SQL is by far the most widely accepted programming language across the data analytics industry. The 40 year old language is well documented and is very easy to learn.
In this article, we look at 6 advance SQL statements with examples that will help you to manipulate data in a more flexible and powerful way.
IMPORTANT: All examples provided in this article have been tested on our custom database ‘Dice’ that consists of two tables; ‘Employee’ and ‘Department’. These tables are shown as follows:
Now let’s see the SQL statements one by one.
Table of Contents
SQL JOIN
Oftentimes while manipulating data we want to combine information from two tables. This is done using SQL JOIN statements.
For two tables to join they must contain a common column.
Practical Tip: In the modeling stage of a database, a data modeler puts a unique column of one table (the primary key; pk) in the other table (a foreign key; fk) to enable join in the later stage of data engineering.

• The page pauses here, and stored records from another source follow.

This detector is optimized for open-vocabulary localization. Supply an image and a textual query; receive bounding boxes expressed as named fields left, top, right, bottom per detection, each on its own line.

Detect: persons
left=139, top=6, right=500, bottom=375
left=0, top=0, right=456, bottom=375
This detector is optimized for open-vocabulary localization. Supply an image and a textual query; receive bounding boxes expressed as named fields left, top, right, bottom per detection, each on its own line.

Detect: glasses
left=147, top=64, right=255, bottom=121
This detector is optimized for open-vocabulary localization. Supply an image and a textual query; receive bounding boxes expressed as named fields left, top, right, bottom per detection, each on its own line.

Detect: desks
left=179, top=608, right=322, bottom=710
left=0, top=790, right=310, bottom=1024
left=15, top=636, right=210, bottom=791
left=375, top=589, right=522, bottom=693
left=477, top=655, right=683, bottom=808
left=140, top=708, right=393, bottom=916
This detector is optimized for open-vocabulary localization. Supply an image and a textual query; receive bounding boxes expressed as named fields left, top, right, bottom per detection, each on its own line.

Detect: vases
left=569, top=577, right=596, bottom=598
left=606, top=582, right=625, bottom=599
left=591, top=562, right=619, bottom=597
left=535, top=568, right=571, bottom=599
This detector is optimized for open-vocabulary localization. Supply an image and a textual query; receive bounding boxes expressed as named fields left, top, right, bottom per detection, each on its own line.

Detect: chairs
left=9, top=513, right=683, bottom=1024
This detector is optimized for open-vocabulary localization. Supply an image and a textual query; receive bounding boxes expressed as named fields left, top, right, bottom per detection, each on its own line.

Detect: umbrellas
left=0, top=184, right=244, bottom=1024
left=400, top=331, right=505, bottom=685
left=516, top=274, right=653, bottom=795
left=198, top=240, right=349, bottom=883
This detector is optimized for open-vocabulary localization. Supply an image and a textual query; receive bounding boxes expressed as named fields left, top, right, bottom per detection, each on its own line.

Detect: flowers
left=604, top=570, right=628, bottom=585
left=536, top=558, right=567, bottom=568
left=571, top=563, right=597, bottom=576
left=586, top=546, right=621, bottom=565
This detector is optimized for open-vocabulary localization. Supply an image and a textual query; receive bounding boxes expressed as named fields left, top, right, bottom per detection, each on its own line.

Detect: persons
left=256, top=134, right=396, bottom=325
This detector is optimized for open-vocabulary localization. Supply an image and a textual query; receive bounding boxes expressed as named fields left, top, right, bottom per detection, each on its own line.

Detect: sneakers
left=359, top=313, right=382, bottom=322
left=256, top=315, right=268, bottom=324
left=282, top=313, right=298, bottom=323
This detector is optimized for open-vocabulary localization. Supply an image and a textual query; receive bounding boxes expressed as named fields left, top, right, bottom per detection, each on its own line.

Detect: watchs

There are a number of ways we can achieve ‘join’ operation between tables.
INNER JOIN
Inner join is by far the most simple join and combines two tables while displaying only the rows that match as per the joining criteria.
All unmatched values are discarded in the inner join.
Inner join works by sequentially matching a row of one table with all rows of the other table as per the joining criteria.
Syntax: INNER JOIN column_name
ON table_1.pk = table_2.fk;
Where the ON clause represents the joining criteria (often referred to as the stitching criteria) and specifies those columns that are to be matched in both tables. Here the columns are pk (primary key) and fk (foreign key) residing in both tables respectively.
As an application of inner join, consider the following example.
We want to filter employees from the employee table whose departments demonstrated excellent performance. We have a department table that carries the highest performing department names.
We can use inner joins to filter out the employees from the employee table using the following query.
SELECT d.dept_name, e.employee_name, e.dept_id
FROM employee e
JOIN department d
ON e.dept_id = d.dept_id;
Here ‘dept_id’ is the primary key in ’employee’ and resides as foreign key in ‘department’.
Now, what if a data analyst wants to view the rest of the employees from other departments alongside as well?
SQL Left joins come in handy for this!
LEFT JOIN/RIGHT JOIN
A left join will output all rows of the first table (left table) but only matched values from the second table (as per the joining criteria).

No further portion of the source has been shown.